Y eso es para decir las cosas en términos optimistas, porque sólo puede considerarse que no ha ocurrido nada, si el tamaño de la pobreza se mide en términos porcentuales, pues hoy existe más o menos la misma proporción de pobres que había cuando comenzó a “combatirse” la desigualdad.
Sin embargo, si el fenómeno se observa desde la perspectiva cuantitativa, aunque el porcentaje de pobres no haya crecido -o incluso allí donde registra disminuciones marginales- el número de personas que se ubican en la línea de la pobreza o de la miseria es mayor ahora que antes.
Tal realidad no puede explicarse sino a partir de un hecho: los proyectos emprendidos desde el sector público para disminuir la distancia que separa a quienes más tienen, de aquellos que nada poseen, no han impactado en la raíz del problema.
El comentario viene al caso a propósito del reporte que publicamos en esta edición, relativo a la intención de la Auditoría Superior del Estado de “evaluar” el impacto de los programas sociales implementados en Coahuila en términos de modificación de la realidad.
Se trata de un enfoque novedoso que resulta deseable a fin de que los programas sociales puedan reencauzarse en el futuro cercano y dejen de ser lo que, al menos en la percepción colectiva son en este momento: apenas un instrumento de control electoral de las personas menos favorecidas.
Y es que para nadie es un secreto que los gobiernos emanados de todos los partidos políticos tienen en la política social, más que un instrumento para abatir la desigualdad, una herramienta para conseguir votos y mantenerse en el poder.

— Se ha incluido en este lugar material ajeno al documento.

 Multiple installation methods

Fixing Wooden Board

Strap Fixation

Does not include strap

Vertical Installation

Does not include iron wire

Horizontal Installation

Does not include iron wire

La incorporación al padrón de beneficiarios de un programa social pasa, en muchos de los casos, por el condicionamiento de “lealtad” electoral a las siglas de quien “hace el favor” de incluir el nombre de una persona en la lista de quienes recibirán dinero, bienes o servicios con cargo al presupuesto público.
Valdrá la pena, en este sentido, que el esfuerzo anunciado por la ASE constituya realmente un mecanismo para medir de forma objetiva el impacto que la inversión en programas sociales tienen en términos de la calidad de vida de las personas y cómo estos pueden -o no- apoyar la movilidad social.
Esperemos pues que el mecanismo de evaluación diseñado esté inspirado en estándares internacionales capaces de garantizar que la medición no termine simplemente incrementando el costo presupuestal de una política social que pareciera condenada al fracaso perpetuo.